NEW YORK (GenomeWeb) – The South Carolina Supreme Court this week considered whether Quest Diagnostics was acting as a licensed healthcare provider when it genetically tested Christian Millare at the request of his doctors, who were trying to diagnose the cause of the two-year-old's seizures. 

The US District Court for the District of South Carolina last year asked the state supreme court to weigh in on this question in an effort to determine whether the wrongful death lawsuit that Christian's mother, Amy Williams, has brought against Quest and its subsidiary Athena Diagnostics can go forward as a negligence case or if it should be dismissed on statute of limitations and repose grounds afforded to healthcare providers in medical malpractice cases. (To catch up on everything that's happened in this case since the complaint was filed in 2016, see here.)

In South Carolina, plaintiffs have three years to bring a medical malpractice suit against a licensed healthcare provider from the time they discover they were harmed, but they lose the right to sue entirely after six years. In negligence cases there is a three-year limitation but also the "discovery rule," which would give Williams three years from the time she realized there was cause for a lawsuit.

It has been nearly 11 years since Athena produced the SCN1A genetic test report at issue in this case. The test was ordered by Christian's clinical geneticist John Shoffner to see if he had any mutations in the SCN1A gene associated with a rare epileptic condition, called Dravet syndrome. Athena reported that Christian had a SCN1A variant but determined that there wasn't enough evidence at the time to establish if that change was disrupting the normal functioning of the gene and causing Christian's seizure's.

Williams claims she never knew about this report, and when she finally discovered its existence in 2014 — six years after her son died from a fatal seizure — she also found published studies that identified her son's variant in another girl with Dravet syndrome. These published reports were not only available around the time Christian was tested by Athena, but the lab's Chief Director of Genetics, Sat Dev Batish, was an author on one of the papers.

These publications, for Williams, are evidence of Athena's negligence in misclassifying Christian's SCN1A genetic alteration as a variant of unknown significance, particularly since a glossary in the test report notes that the only criteria for classifying a variant as disease causing is whether it was documented in the literature as such. In her complaint, Williams blames Athena for her son's death because from the lab's negligent misclassification of the SCN1A mutation, a cascade of wrong decisions followed.

In S.C. Code Ann. § 38-79-410, the legislature defines "licensed health care providers" as "physicians and surgeons; directors, officers, and trustees of hospitals; nurses; oral surgeons; dentists; pharmacists; chiropractors; optometrists; podiatrists; hospitals; nursing homes; or any similar category of licensed healthcare providers."

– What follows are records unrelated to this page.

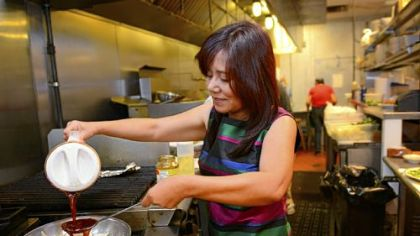 Ling Robinson prepares Queen Tilapia at the Green Mango in Monroeville.
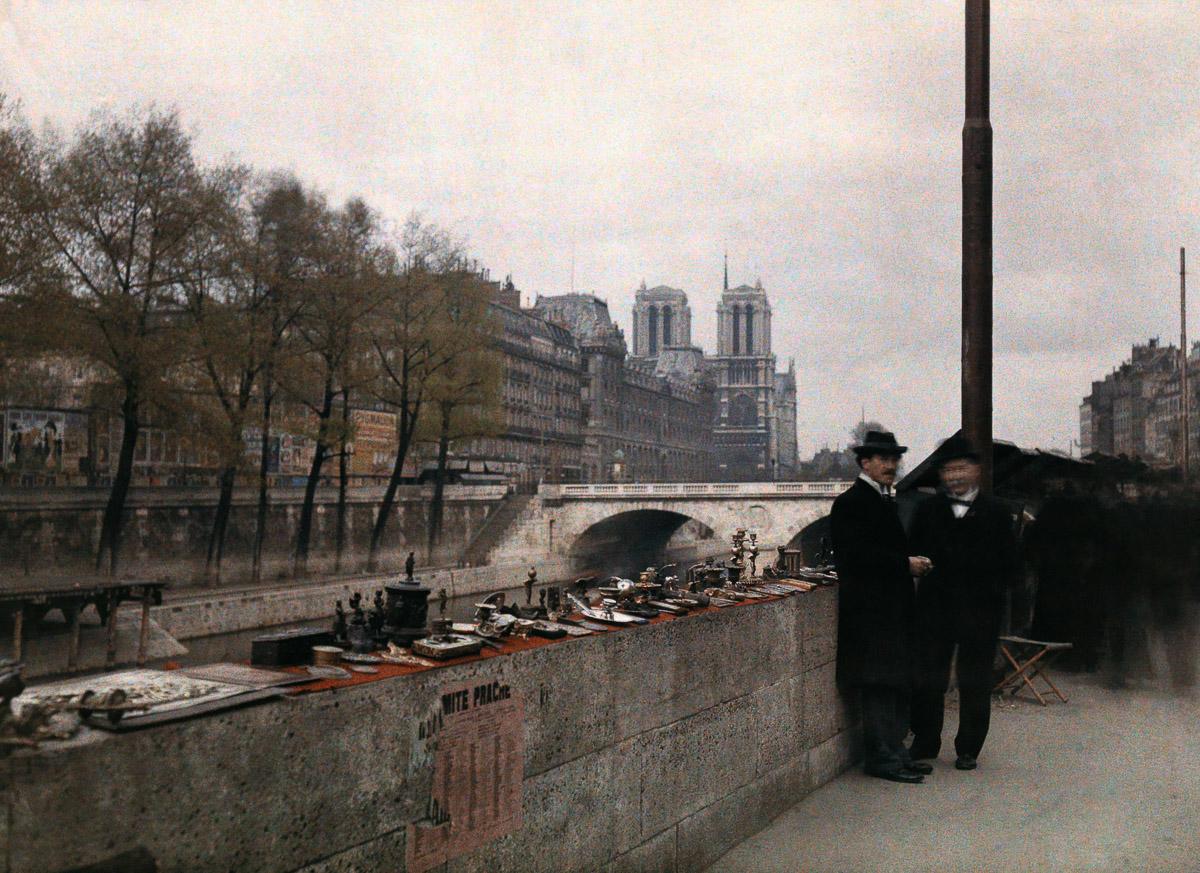Мужчины стоят рядом с выставленными на продажу предметами недалеко от собора Парижской Богоматери.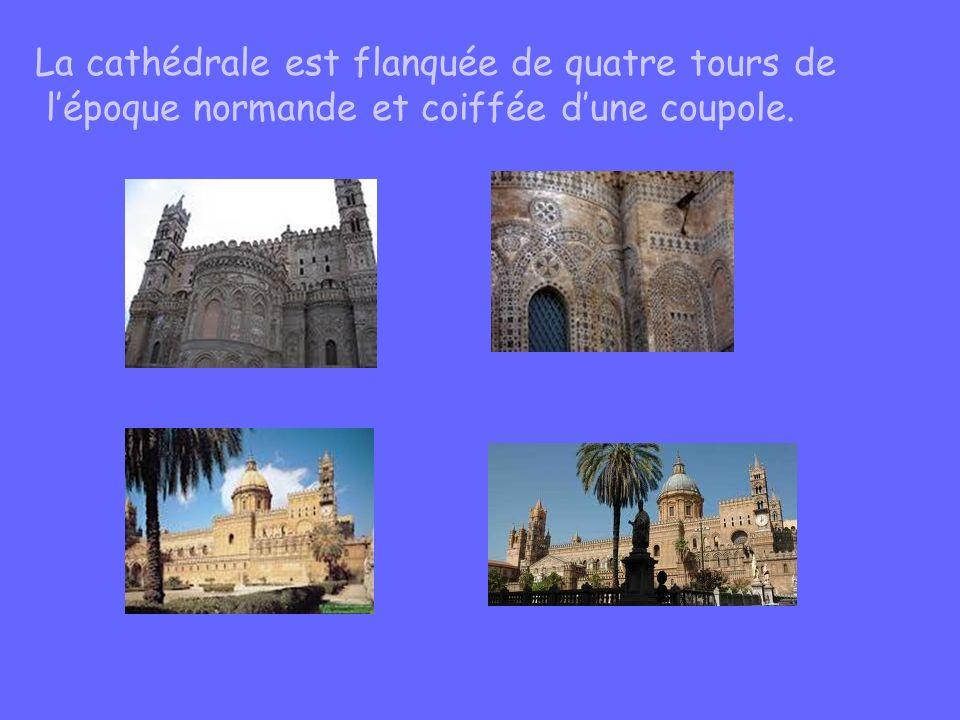 La cathédrale est flanquée de quatre tours de lépoque normande et coiffée dune coupole.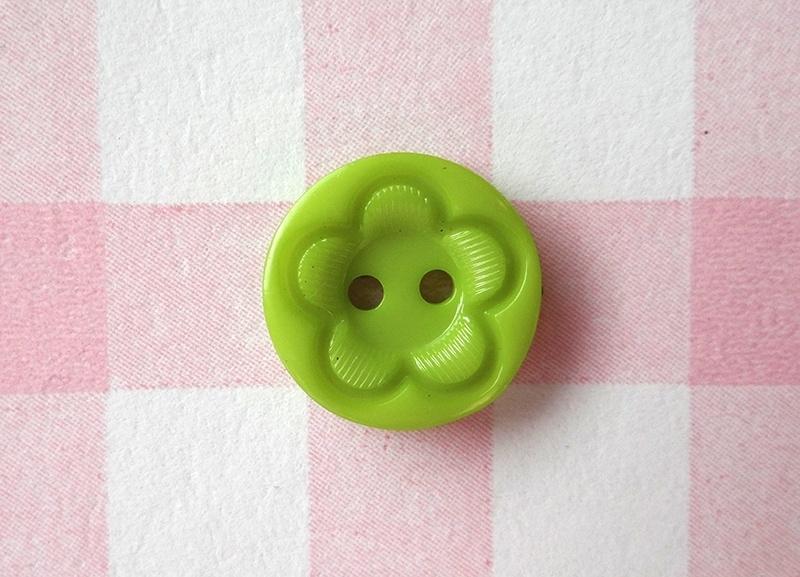 Knoop rond met bloem groen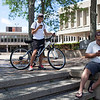 "Evan Tu (left), 13, and Luis Rosario, 31, play ""Pokemon Go"" on their phones near Lowell City Hall on Monday afternoon. Lowell Sun/Chris Tierney"
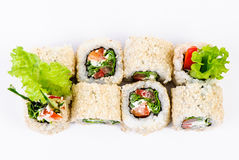 Sushi set with leawes salad and paprika top view Stock Image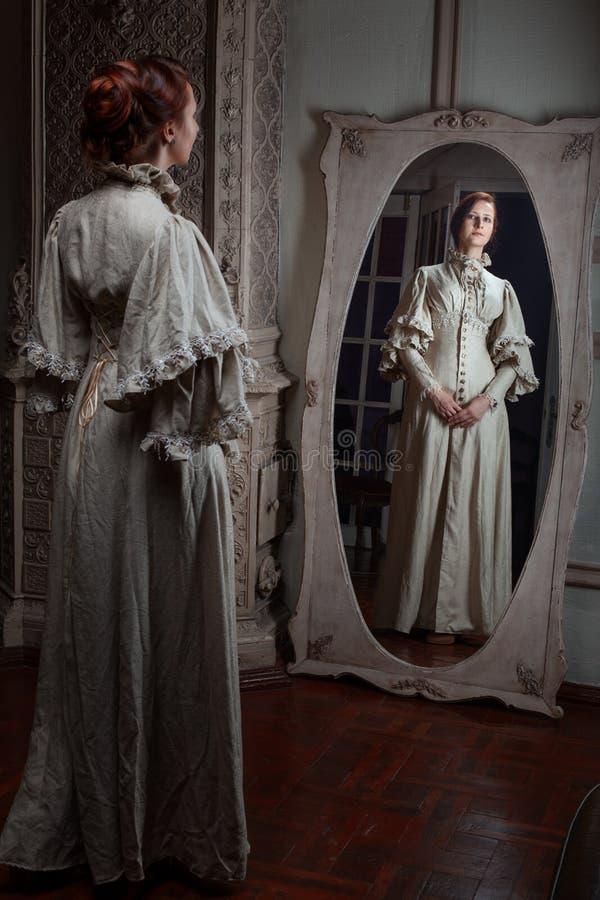 Donna che osserva nello specchio immagine stock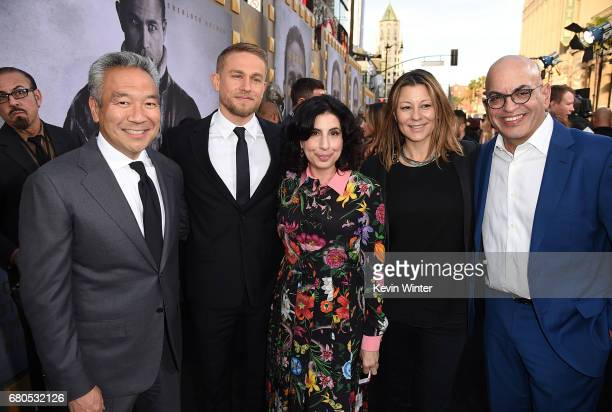 Chairman and CEO of Warner Bros Entertainment Kevin Tsujihara actor Charlie Hunnam President Worldwide Marketing and Distribution for Warner Bros...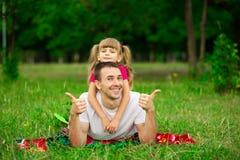 Petite fille embrassant son père pendant la promenade en parc Image stock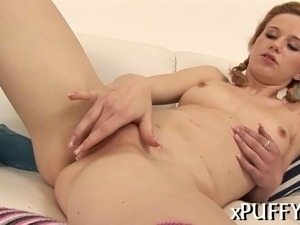 Rubbing her shaved beaver makes gorgeous lass horny for more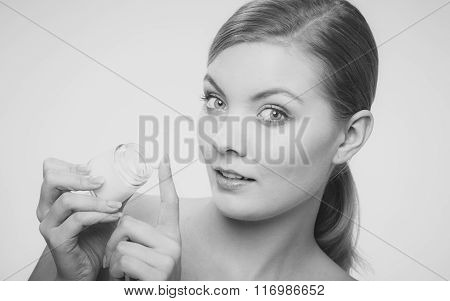 Woman Applying Cream On Her Skin Face.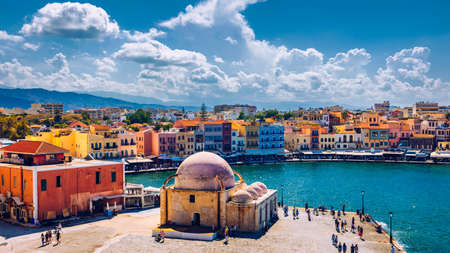 Mosque in the old Venetian harbor of Chania town on Crete island, Greece. Old mosque in Chania. Janissaries or Kioutsouk Hassan Mosque in Chania Crete. Turkish mosque in Chania bay. Crete, Greece. 스톡 콘텐츠 - 145657396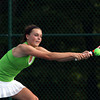 Floyd Central junior Olivia Boesing competing at No. 1 singles in the regional final. Staff photo by C.E. Branham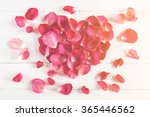 Stock photo heart shape of pink rose petals on wood board 365446562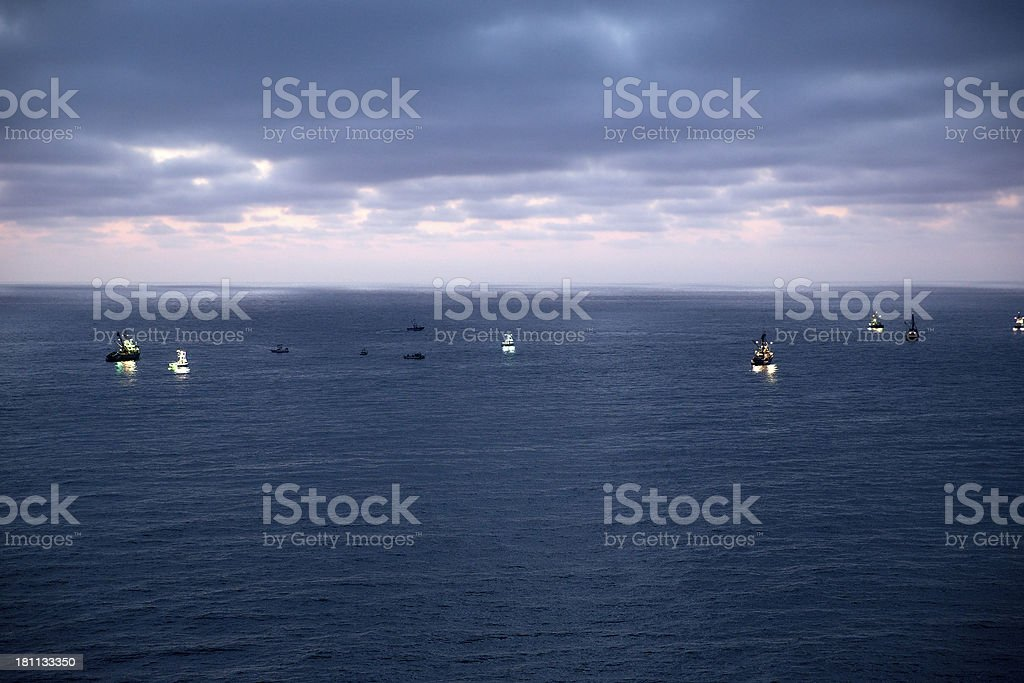 Boats at Dusk on the Pacific Ocean stock photo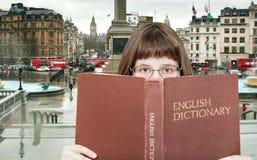 Девушка рассматривает английские словарь и квадрат Стоковые Фото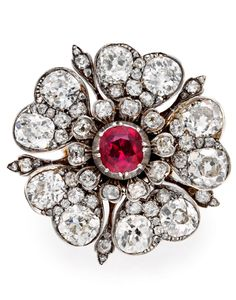 A Victorian Ruby and Diamond Tudor Rose Ring, England, circa 1860. Designed as a Tudor Rose, with a central cushion-shaped ruby and pavé-set diamond petals, later ring attachment mounted in silver and gold. #Victorian #TudorRose #ring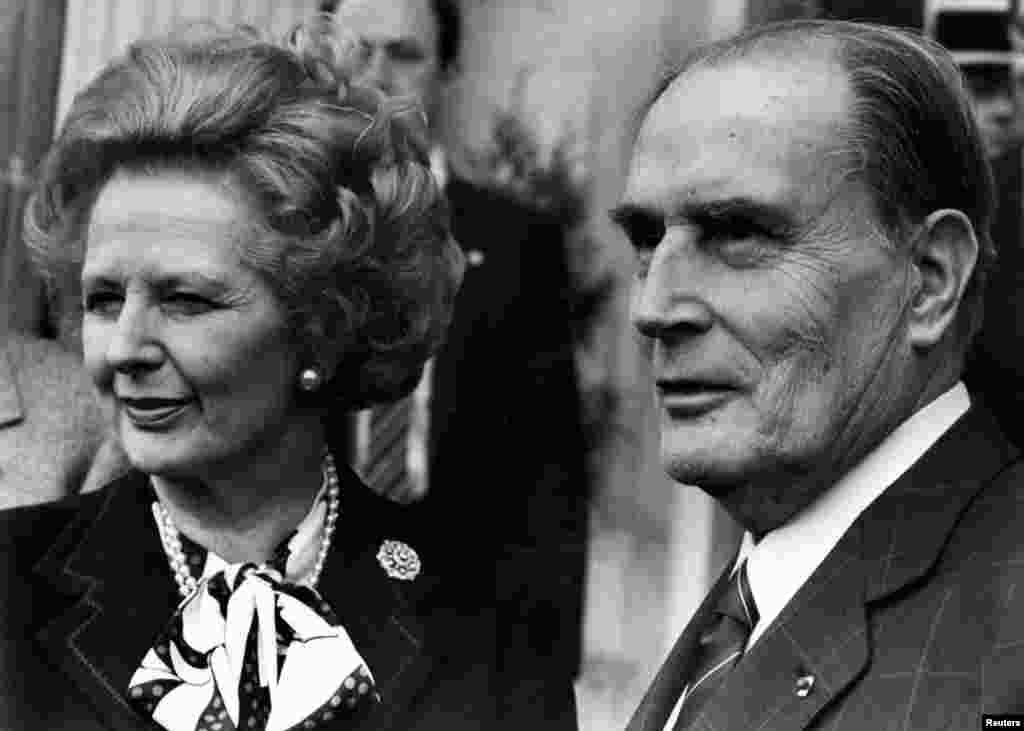 Then British Prime Minister Margaret Thatcher and French President Francois Mitterrand posed for the media after a meeting about nuclear arms control at the Chateau de Benouville in Normandy, western France, March 23, 1987.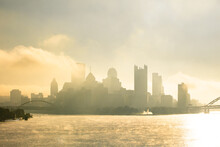 A Foggy, Misty Morning Over The Pittsburgh Ohio River With Bridges And Urban Buildings And Infrastructure.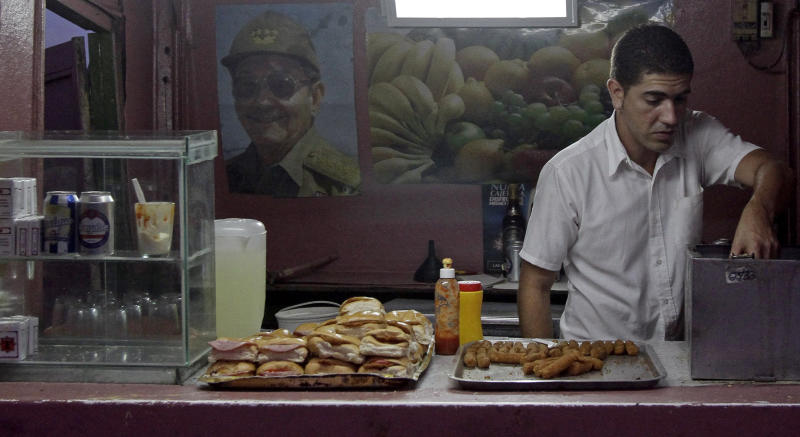 **CAPTION CORRECTS FOOD BOOTH TO STATE-OWNED ** - A worker prepares food for the day's customers at a state-owned food booth that has a poster of Cuba's President Raul Castro taped to the wall, in Havana, Cuba, Friday June 3, 2011. Castro celebrates his 80th birthday Friday. There has been no word of any plan to honor the Cuban president publicly. (AP Photo/Franklin Reyes)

Christian's doctors stopped considering Dravet syndrome as a potential cause for his seizures and kept treating him as if he had a mitochondrial disorder. They prescribed increasing doses of sodium channel-blocking drugs, which are standard treatments for epileptic seizures, but known to worsen seizures in Dravet patients. Williams may never get the chance to tell her story before a jury, because Quest has asked the federal district court to dismiss the lawsuit on the grounds that what she's claiming is not negligence but medical malpractice.

In an effort to determine the nature of Williams' claims against Quest and Athena, Federal District Judge Margaret Seymour asked the state supreme court to weigh in on whether the labs can be covered under the medical malpractice statute of repose as a licensed healthcare provider. In S.C. Code Ann. § 38-79-410, the legislature defines "licensed health care providers" as "physicians and surgeons; directors, officers, and trustees of hospitals; nurses; oral surgeons; dentists; pharmacists; chiropractors; optometrists; podiatrists; hospitals; nursing homes; or any similar category of licensed healthcare providers."

This week, the Supreme Court justices heard from Quest and Williams' lawyers about whether the services provided by Quest are similar to the 14 examples explicitly listed in this section of the statute. John Moylan, representing Quest from the law firm Wyche, argued that his client fits the definition of a licensed healthcare provider in the statue because Athena provided services that Christian's doctors relied on to diagnose and treat him. However, the Justices could not get Moylan to identify the category in the statute that Quest was most similar to, despite repeatedly pressing him to do so.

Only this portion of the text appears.